| What you should do |
Could you repeat the data word for word while skipping the pictures?

(Image-text web data)
┌──
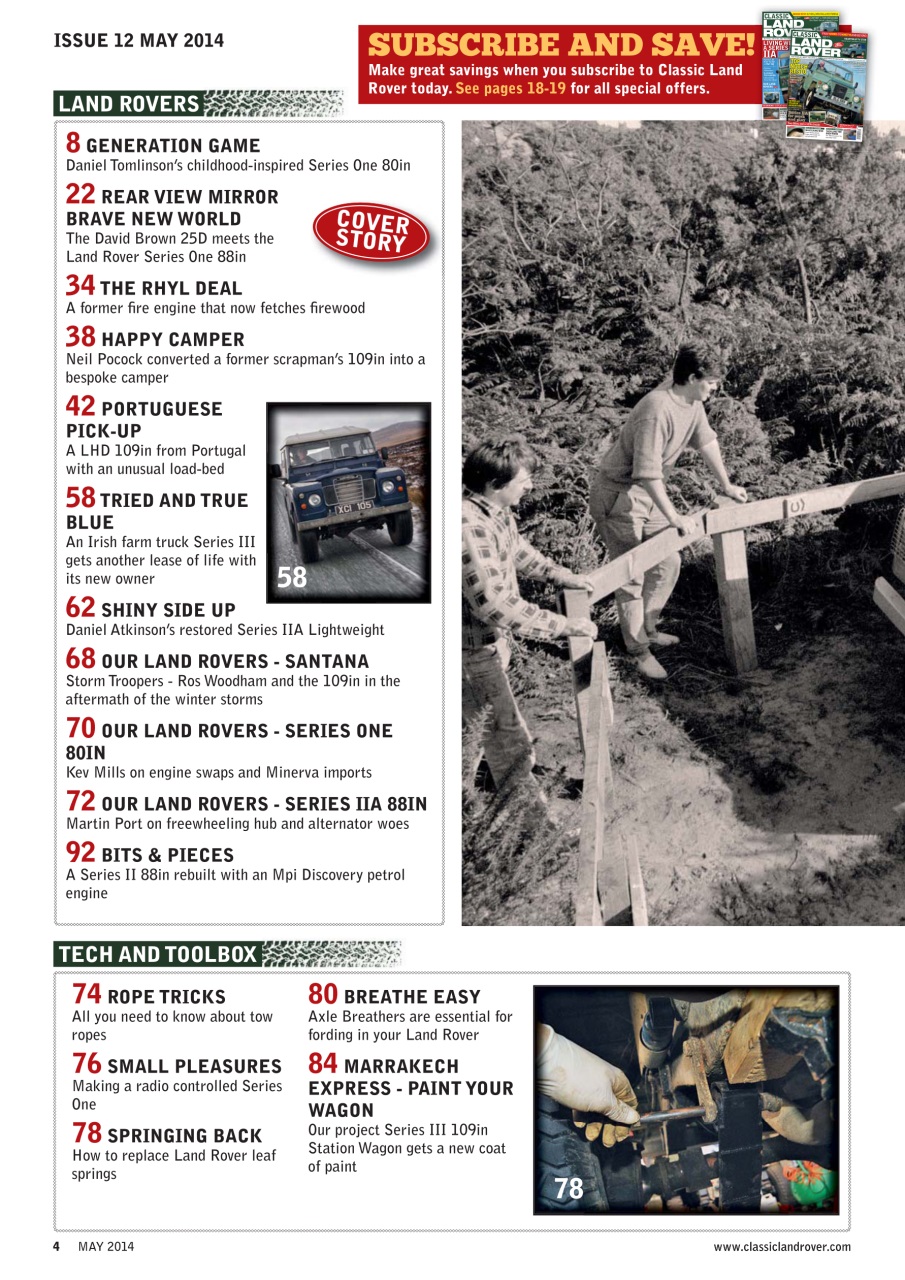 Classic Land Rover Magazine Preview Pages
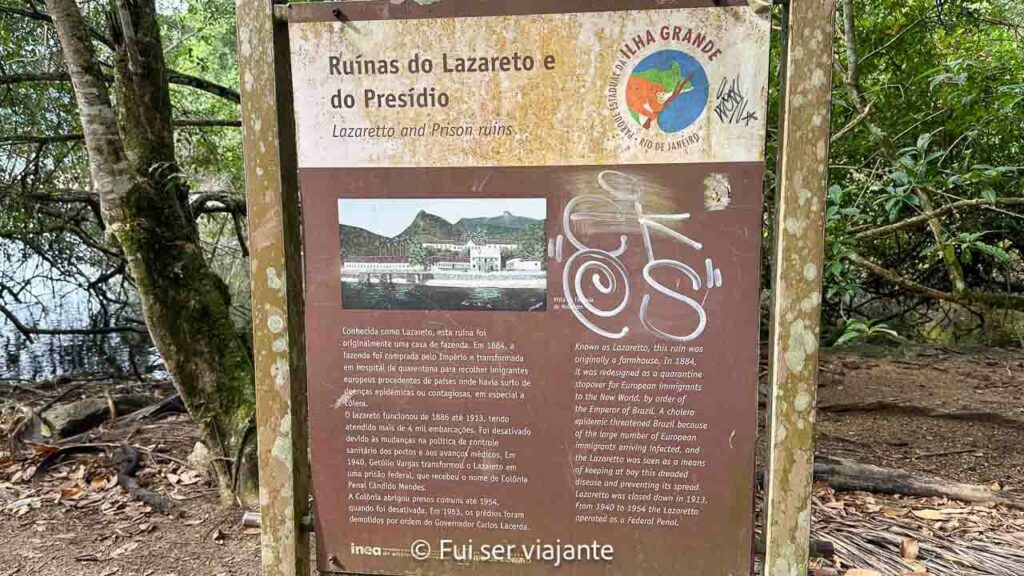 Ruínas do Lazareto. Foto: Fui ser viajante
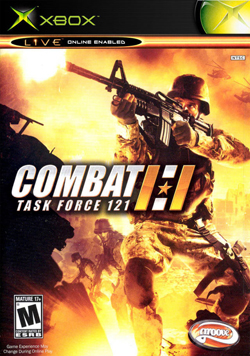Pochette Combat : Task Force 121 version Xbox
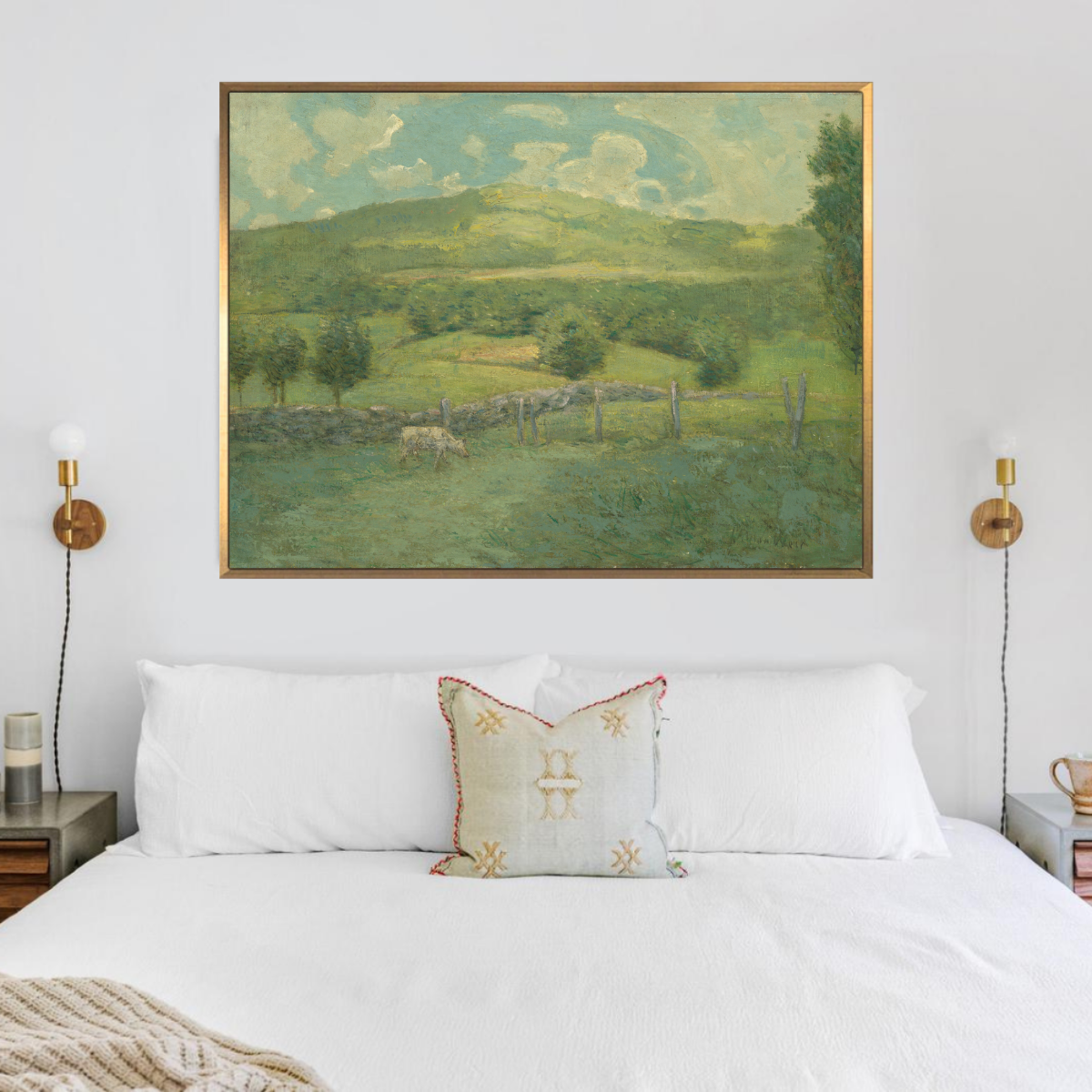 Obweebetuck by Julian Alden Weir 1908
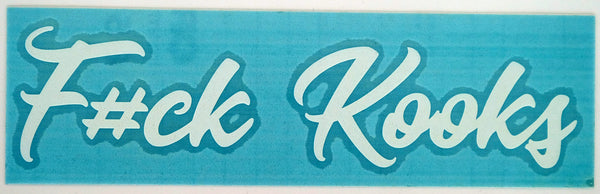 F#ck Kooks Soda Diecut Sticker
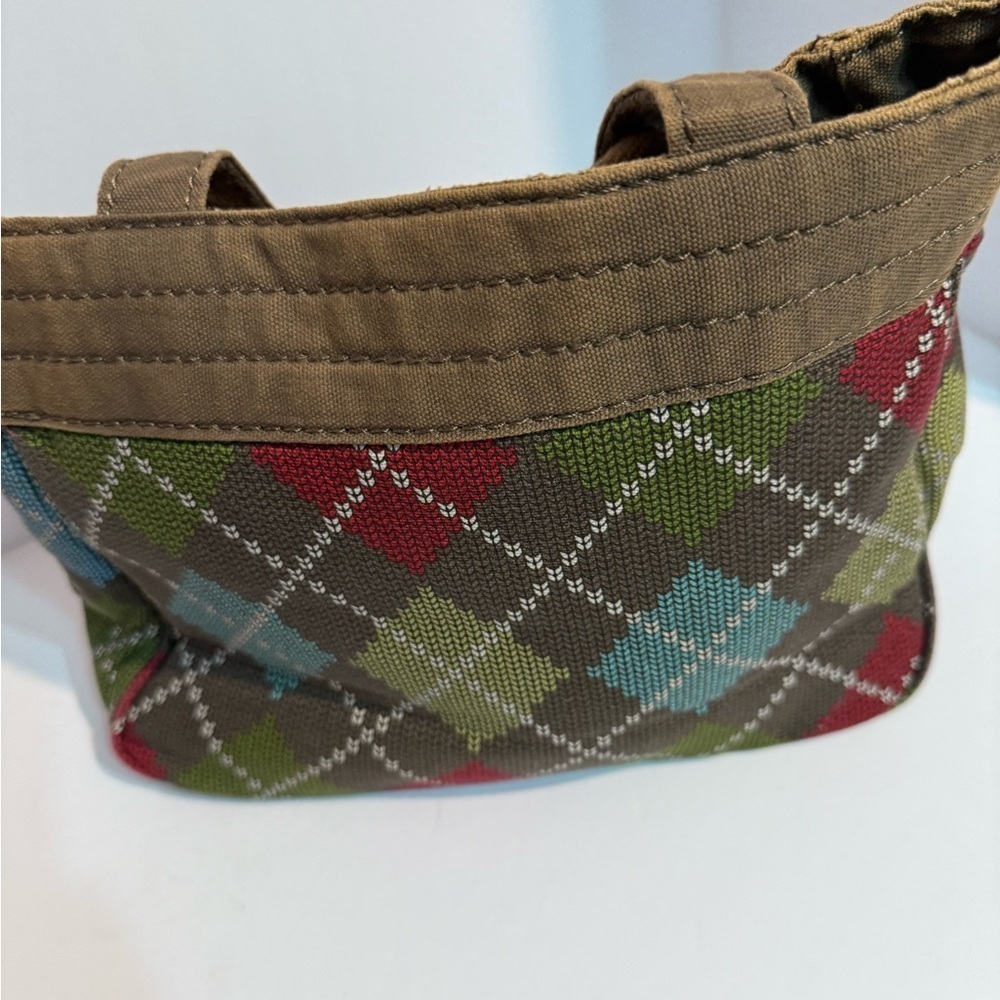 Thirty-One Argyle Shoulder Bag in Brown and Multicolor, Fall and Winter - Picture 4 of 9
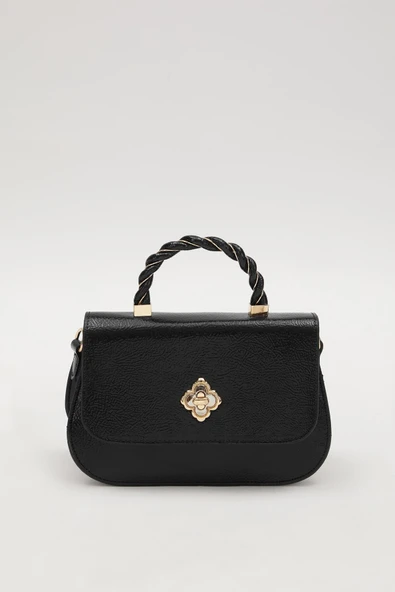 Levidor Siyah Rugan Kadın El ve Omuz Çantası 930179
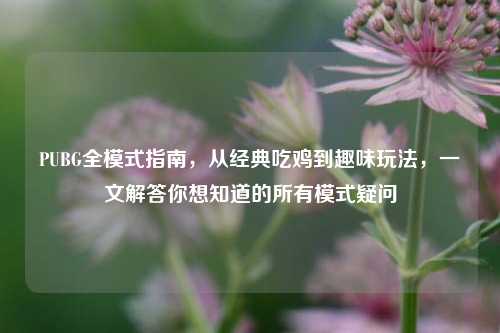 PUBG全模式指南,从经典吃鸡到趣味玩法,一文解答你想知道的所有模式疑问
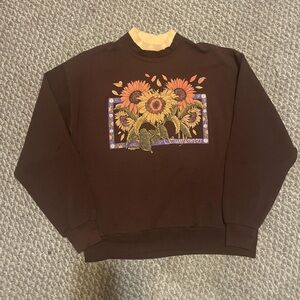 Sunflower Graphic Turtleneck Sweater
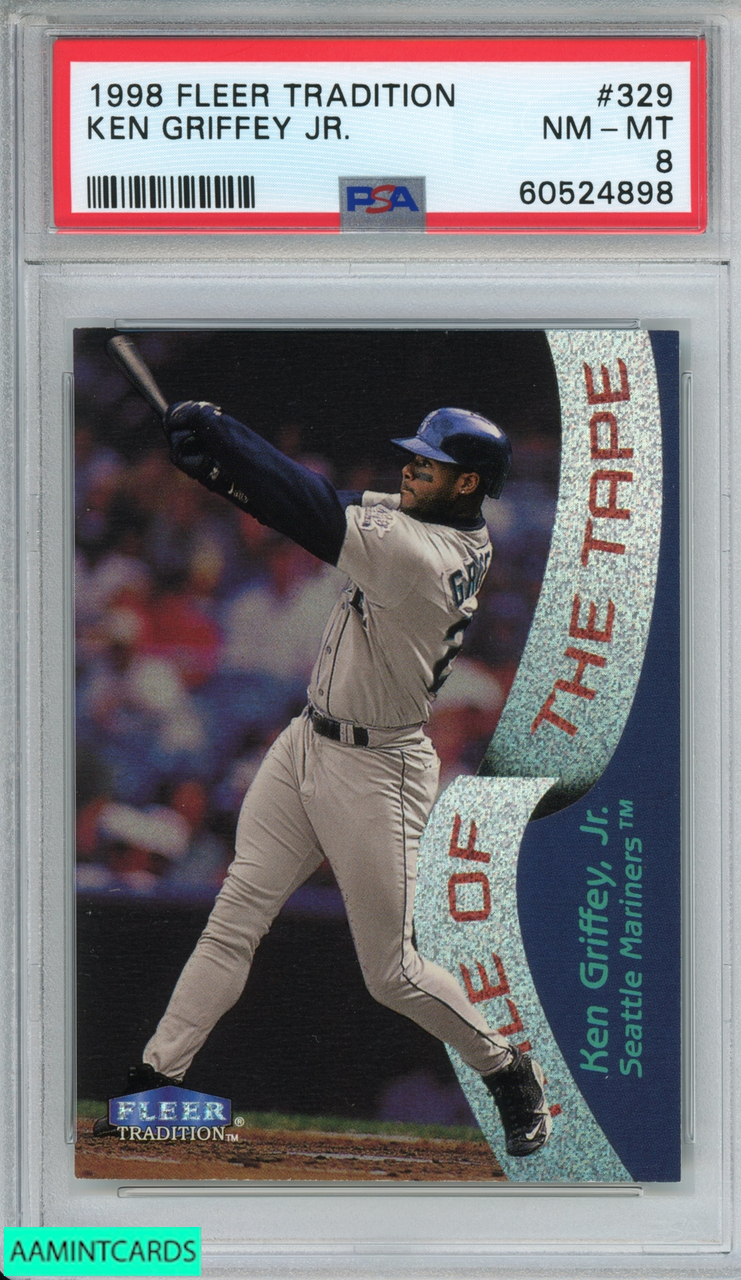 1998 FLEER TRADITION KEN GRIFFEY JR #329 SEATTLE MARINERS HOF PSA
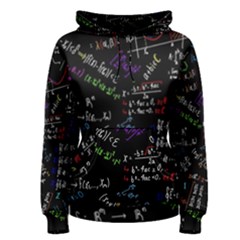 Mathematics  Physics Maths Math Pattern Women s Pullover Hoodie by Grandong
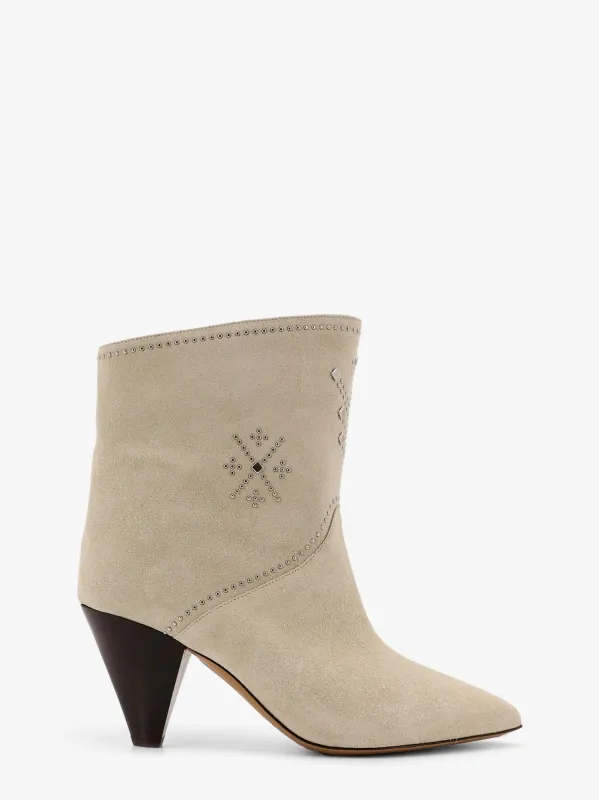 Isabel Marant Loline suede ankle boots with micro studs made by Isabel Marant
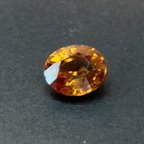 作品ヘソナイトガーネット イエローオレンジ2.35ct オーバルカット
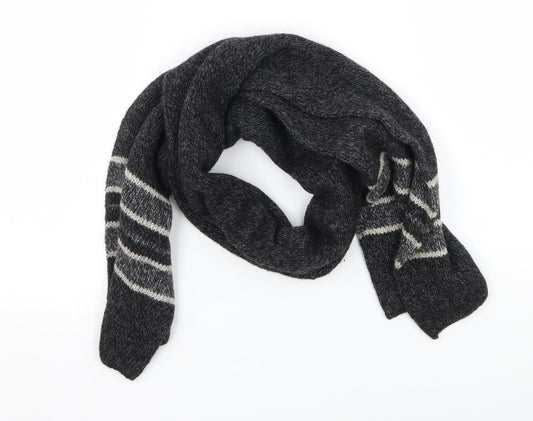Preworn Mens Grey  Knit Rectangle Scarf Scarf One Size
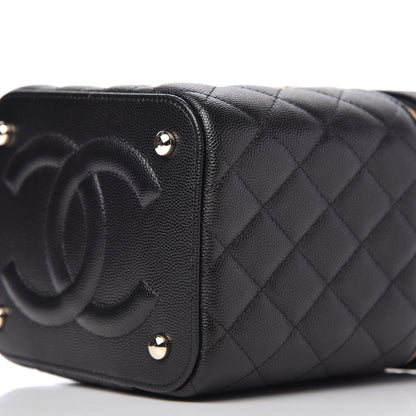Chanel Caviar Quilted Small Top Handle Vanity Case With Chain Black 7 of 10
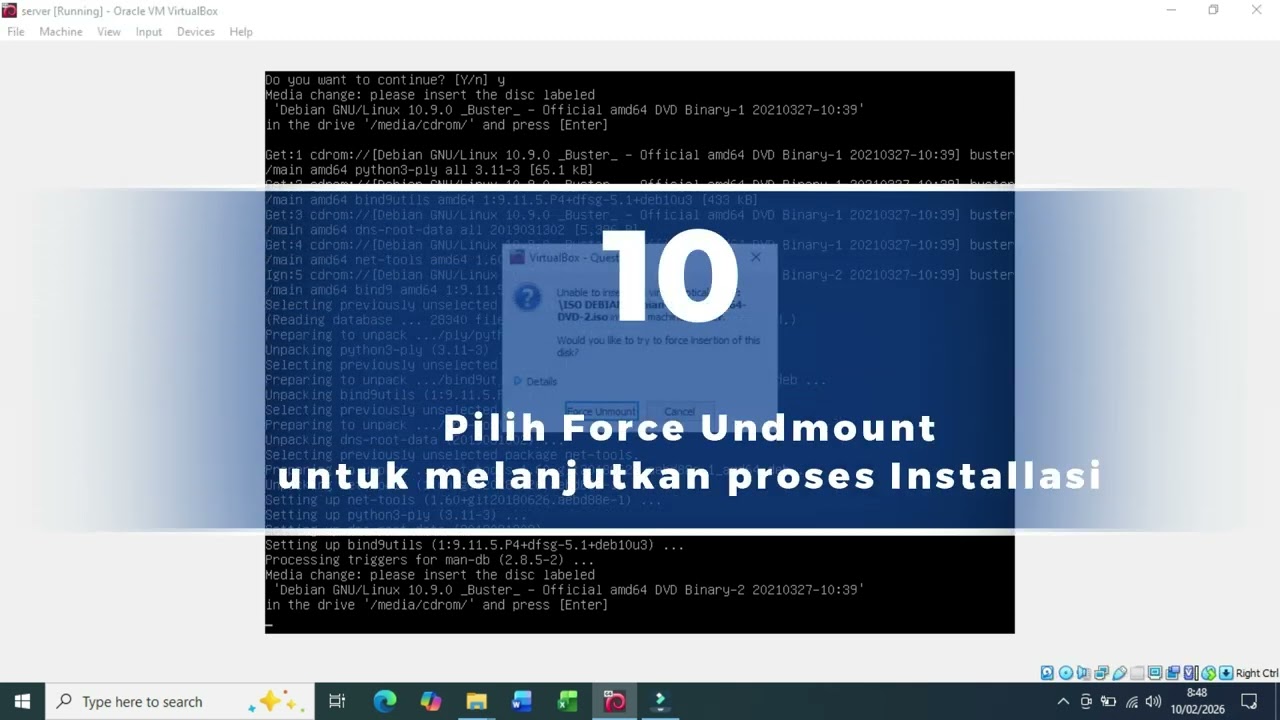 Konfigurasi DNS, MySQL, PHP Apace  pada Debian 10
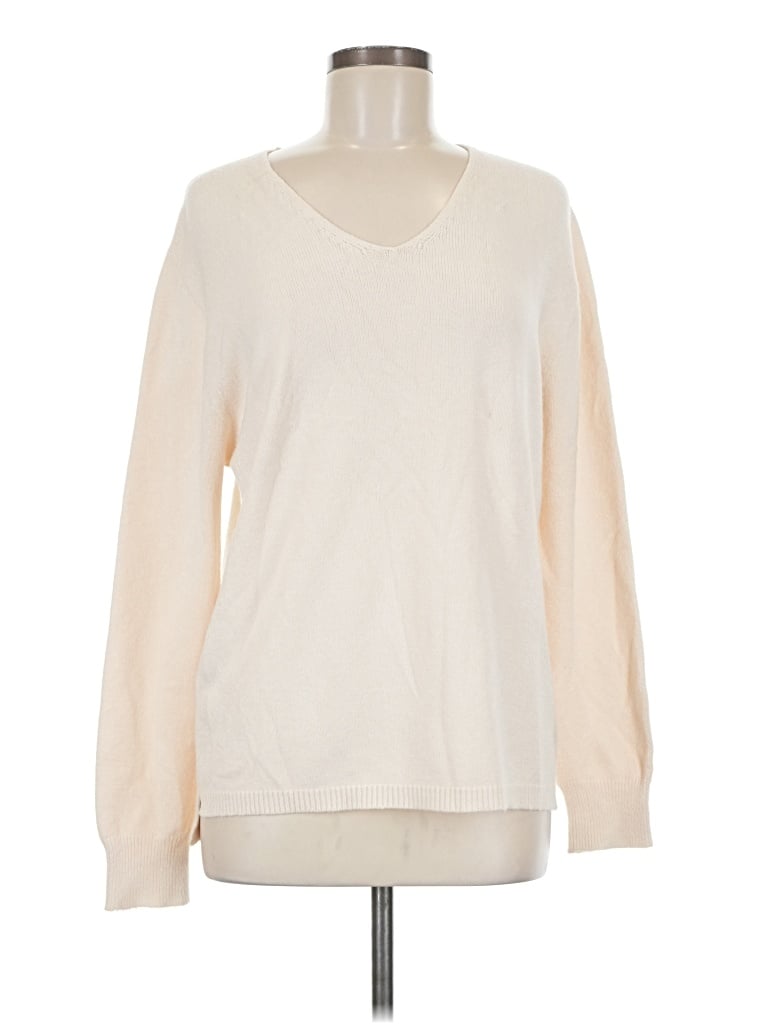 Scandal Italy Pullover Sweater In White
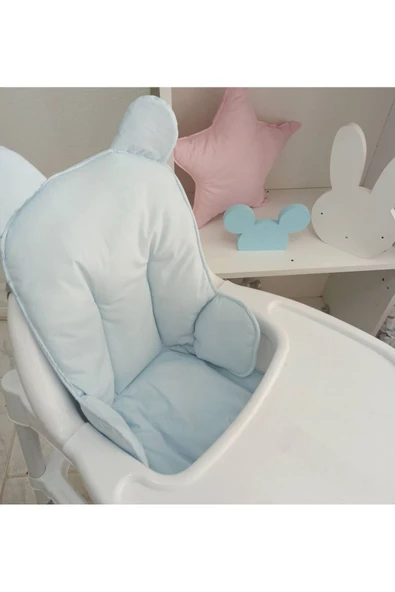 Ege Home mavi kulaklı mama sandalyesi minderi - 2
└──
| Solved exercise |
 Classic Land Rover Magazine Preview Pages
 Ruínas do Lazareto. Foto: Fui ser viajante
Pochette Combat : Task Force 121 version Xbox
 Obweebetuck by Julian Alden Weir 1908
 F#ck Kooks Soda Diecut Sticker
 Thirty-One Argyle Shoulder Bag in Brown and Multicolor, Fall and Winter - Picture 4 of 9
 Levidor Siyah Rugan Kadın El ve Omuz Çantası 930179
 PUBG全模式指南,从经典吃鸡到趣味玩法,一文解答你想知道的所有模式疑问
 Sunflower Graphic Turtleneck Sweater
 1998 FLEER TRADITION KEN GRIFFEY JR #329 SEATTLE MARINERS HOF PSA
 Mathematics  Physics Maths Math Pattern Women s Pullover Hoodie by Grandong
 Isabel Marant Loline suede ankle boots with micro studs made by Isabel Marant
 作品ヘソナイトガーネット イエローオレンジ2.35ct オーバルカット
Preworn Mens Grey  Knit Rectangle Scarf Scarf One Size
Chanel Caviar Quilted Small Top Handle Vanity Case With Chain Black 7 of 10
 Konfigurasi DNS, MySQL, PHP Apace  pada Debian 10
 Scandal Italy Pullover Sweater In White
 Ege Home mavi kulaklı mama sandalyesi minderi - 2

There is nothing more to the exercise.